▶ Input for this task:
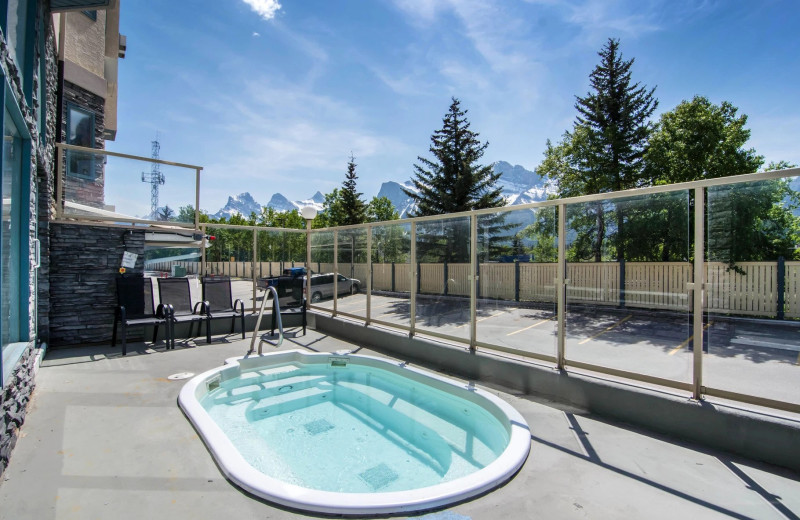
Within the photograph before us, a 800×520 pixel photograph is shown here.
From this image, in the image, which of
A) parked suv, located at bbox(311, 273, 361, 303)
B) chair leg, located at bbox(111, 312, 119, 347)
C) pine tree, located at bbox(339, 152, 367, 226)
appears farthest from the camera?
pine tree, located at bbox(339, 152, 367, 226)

==

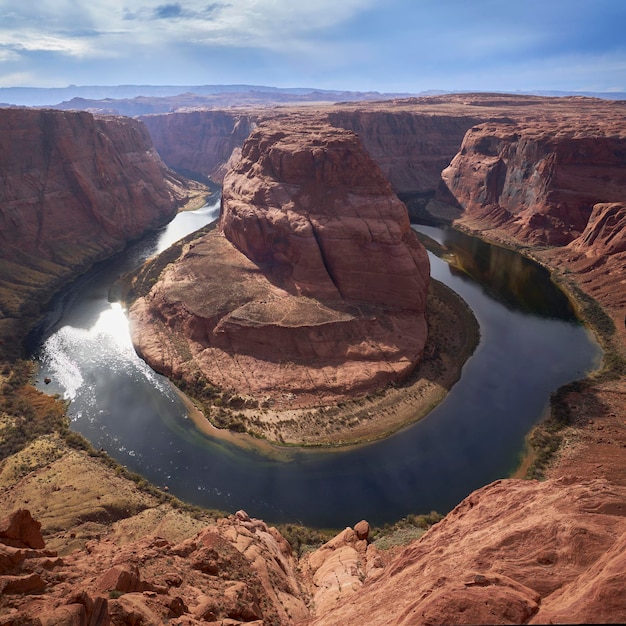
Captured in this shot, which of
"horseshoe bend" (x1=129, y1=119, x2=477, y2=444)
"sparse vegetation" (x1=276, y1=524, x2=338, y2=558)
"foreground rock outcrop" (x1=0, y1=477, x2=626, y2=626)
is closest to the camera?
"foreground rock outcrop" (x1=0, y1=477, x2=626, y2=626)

▶ What you are asked to do: Reproduce, word for word, the lines of the records from the one containing "Captured in this shot, which of" through the one containing "is closest to the camera?".

▶ Solution to this task:
Captured in this shot, which of
"horseshoe bend" (x1=129, y1=119, x2=477, y2=444)
"sparse vegetation" (x1=276, y1=524, x2=338, y2=558)
"foreground rock outcrop" (x1=0, y1=477, x2=626, y2=626)
is closest to the camera?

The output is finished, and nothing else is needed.